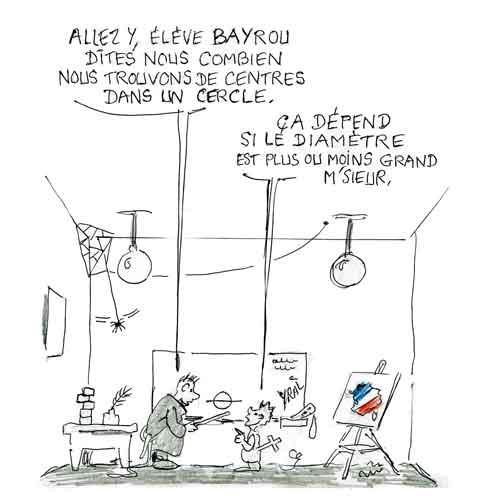 Bayrou-résolution-française.jpg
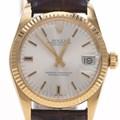 로렉스 골드 시계(6827)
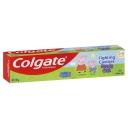 Colgate Peppa Pig Kids Toothpaste Mint Gel 80g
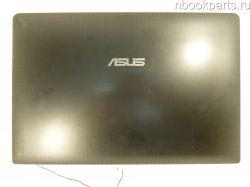 Крышка матрицы Asus X501U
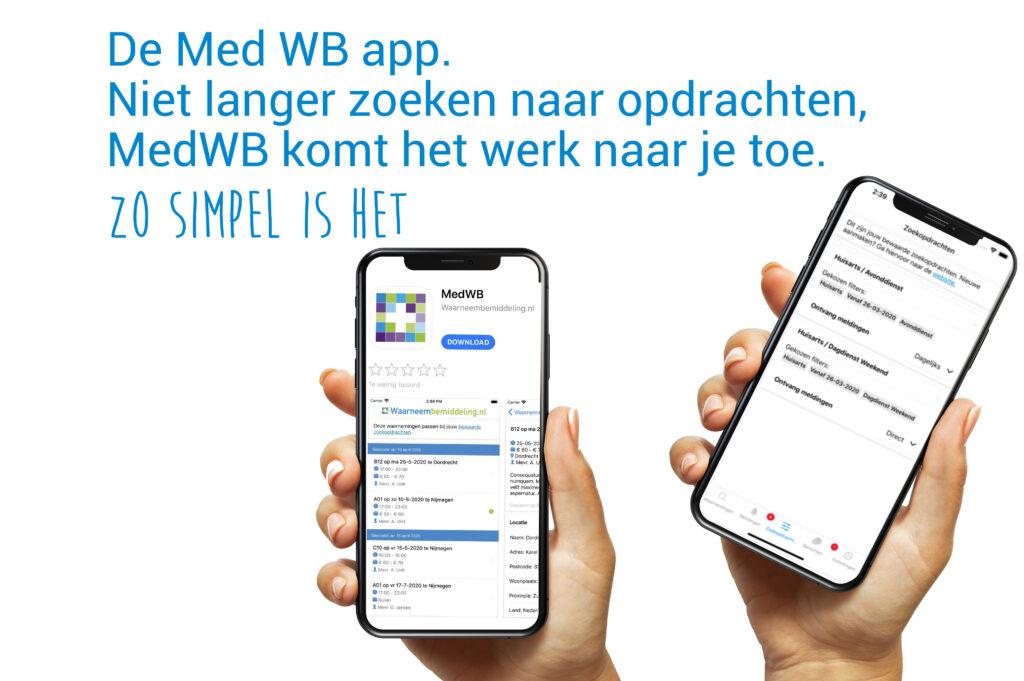 MedWb app binnekort ook voor Android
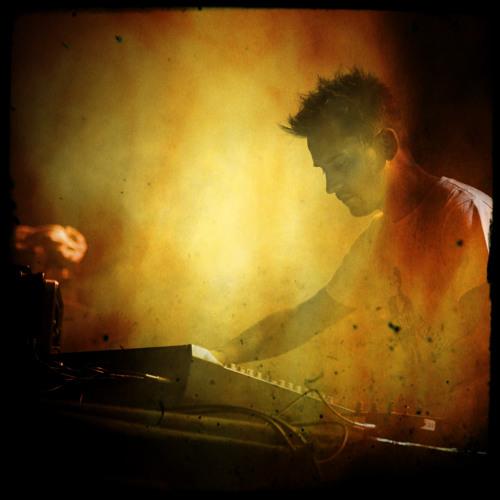 Gary Clunk's avatar
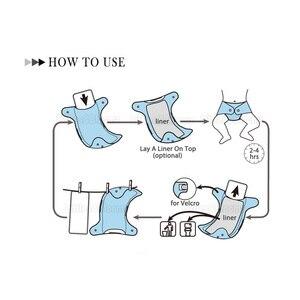 Image 4 - [Littles & Bloomz] 10 шт Многоразовые моющиеся вкладыши для карманных подгузников из микрофибры бамбуковый угольный вкладыш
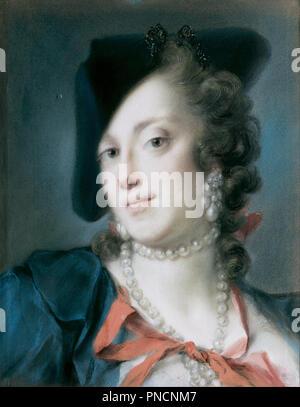 Un veneziano Lady dalla casa del Barbarigo (Caterina Sagredo Barbarigo). Data/Periodo: 1735 - 1740. La pittura. Altezza: 420 mm (16.53 in); larghezza: 330 mm (12.99 in). Autore: carriera, ROSALBA. ROSALBA CARRIERA. Carriera, Rosalba Giovanna. Foto Stock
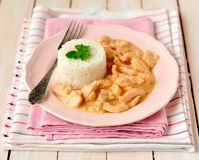 Paprika Chicken Stroganoff Royalty Free Stock Image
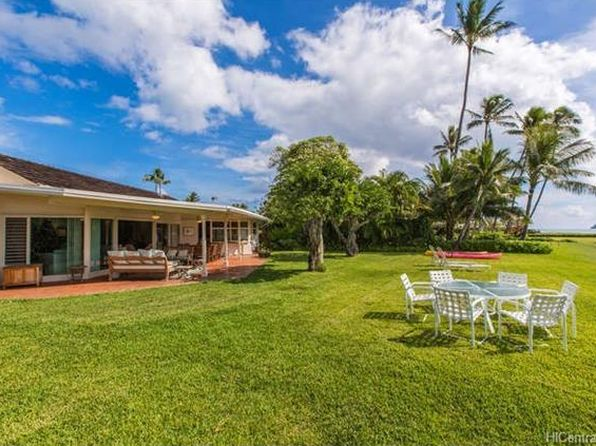 4 bed 4 bath Single Family at 658 Kaimalino St Kailua, HI, 96734 is for sale at 3.19m - 1 of 25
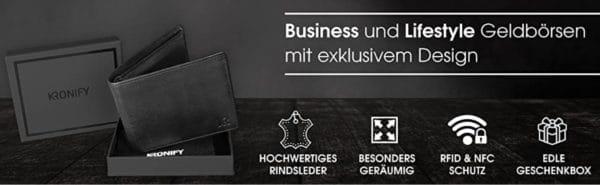 Herren Geldboerse aus Rindsleder mit RFID Schutz 2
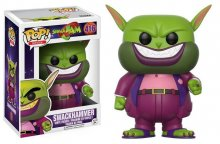 Space Jam POP! Movies Vinylová Figurka Swackhammer 9 cm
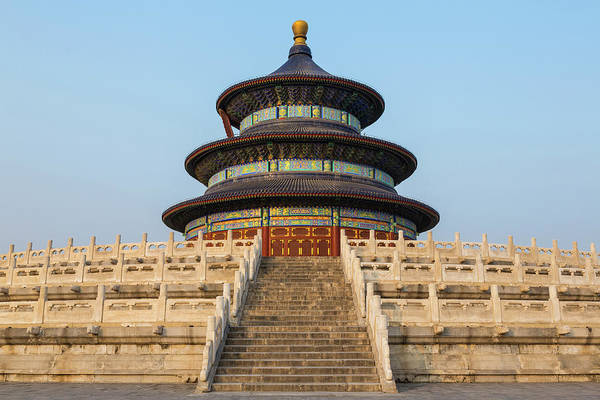 Beijing Photograph - Temple Of Heaven And Hall Of Prayer by Peter Adams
==============================
* **Task requirements**
Type the listing out again word for word, passing over each picture.

* **Response**
 Bayrou-résolution-française.jpg
 로렉스 골드 시계(6827)
 Colgate Peppa Pig Kids Toothpaste Mint Gel 80g
 Крышка матрицы Asus X501U
 MedWb app binnekort ook voor Android
 Gary Clunk's avatar
 Image 4 - [Littles & Bloomz] 10 шт Многоразовые моющиеся вкладыши для карманных подгузников из микрофибры бамбуковый угольный вкладыш
 Un veneziano Lady dalla casa del Barbarigo (Caterina Sagredo Barbarigo). Data/Periodo: 1735 - 1740. La pittura. Altezza: 420 mm (16.53 in); larghezza: 330 mm (12.99 in). Autore: carriera, ROSALBA. ROSALBA CARRIERA. Carriera, Rosalba Giovanna. Foto Stock
 Paprika Chicken Stroganoff Royalty Free Stock Image
 4 bed 4 bath Single Family at 658 Kaimalino St Kailua, HI, 96734 is for sale at 3.19m - 1 of 25
 Herren Geldboerse aus Rindsleder mit RFID Schutz 2
 Space Jam POP! Movies Vinylová Figurka Swackhammer 9 cm
 Beijing Photograph - Temple Of Heaven And Hall Of Prayer by Peter Adams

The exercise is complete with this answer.